--- AIM OF THE EXERCISE ---
Pictures stay out of the output. Return exactly the lines below from the one with "[SEMLE15111BG] SEMLE15111BG - targa" down to the one with "Lipstick – Waterproof", both included, and nothing more.

--- RECORDS SHOWN ---
------------------------------------------------------------------------

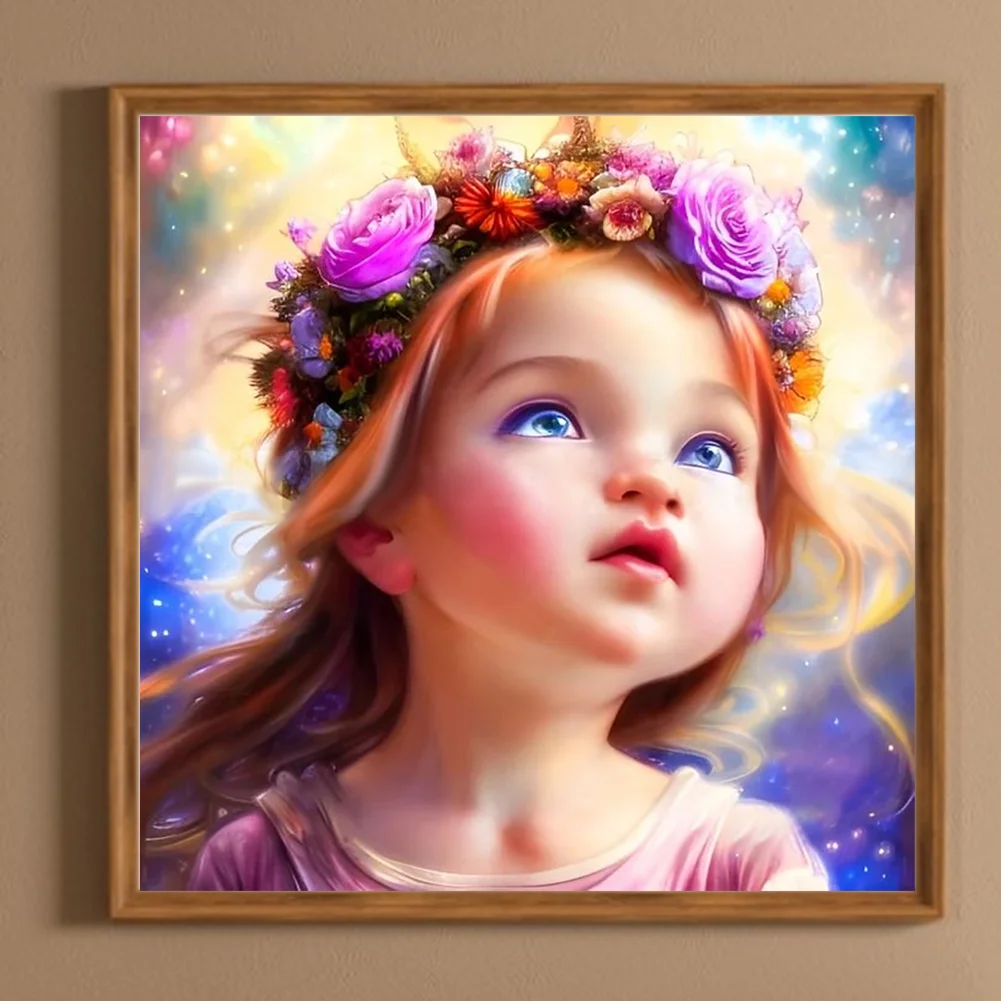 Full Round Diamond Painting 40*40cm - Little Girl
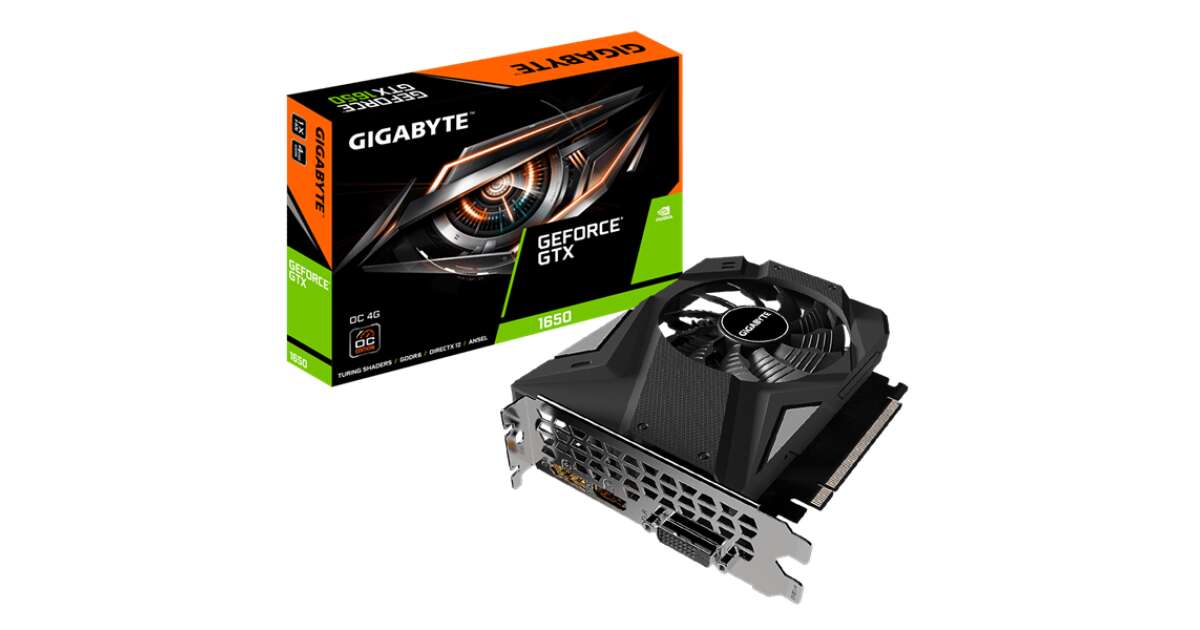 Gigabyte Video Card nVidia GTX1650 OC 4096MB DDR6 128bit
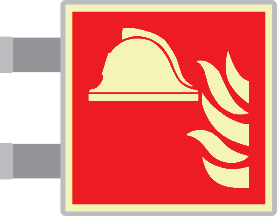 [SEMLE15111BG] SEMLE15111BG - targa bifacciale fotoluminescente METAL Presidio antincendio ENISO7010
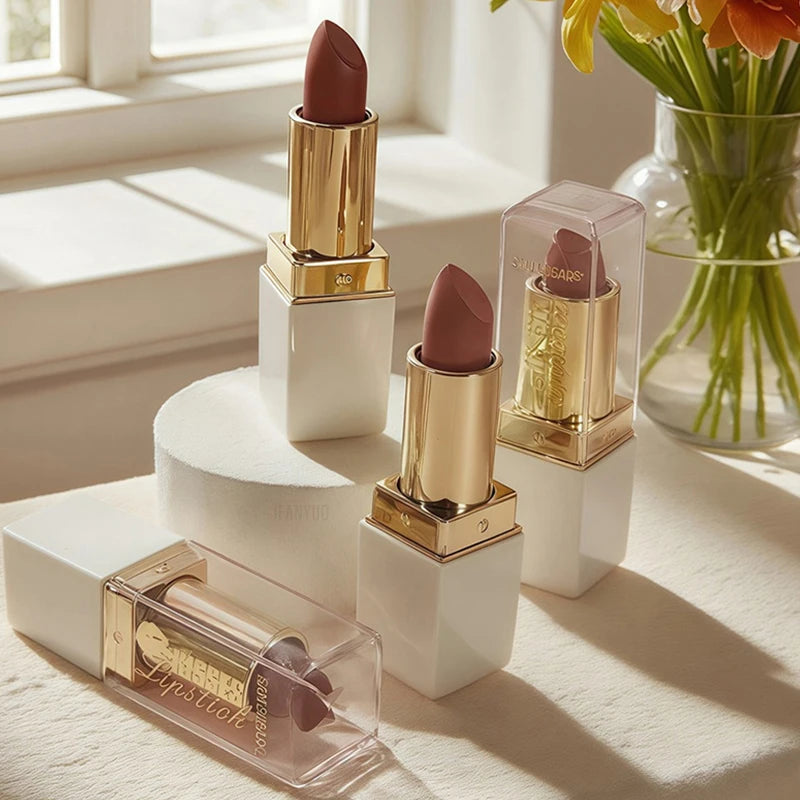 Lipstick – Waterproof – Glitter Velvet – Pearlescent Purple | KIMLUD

------------------------------------------------------------------------

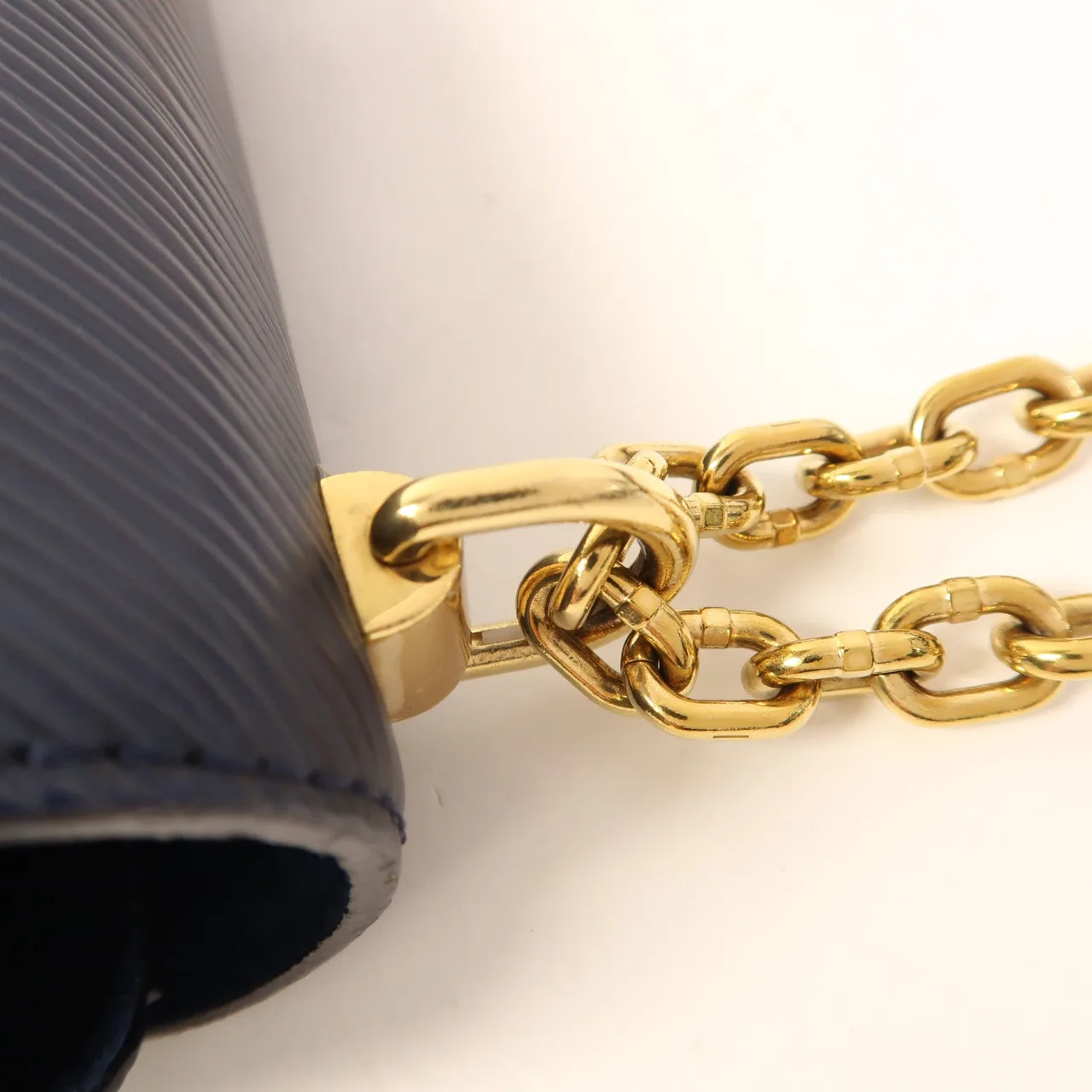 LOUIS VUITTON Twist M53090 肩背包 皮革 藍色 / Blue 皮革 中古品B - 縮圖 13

------------------------------------------------------------------------

--- SOLVED PROBLEM ---
 [SEMLE15111BG] SEMLE15111BG - targa bifacciale fotoluminescente METAL Presidio antincendio ENISO7010
 Lipstick – Waterproof – Glitter Velvet – Pearlescent Purple | KIMLUD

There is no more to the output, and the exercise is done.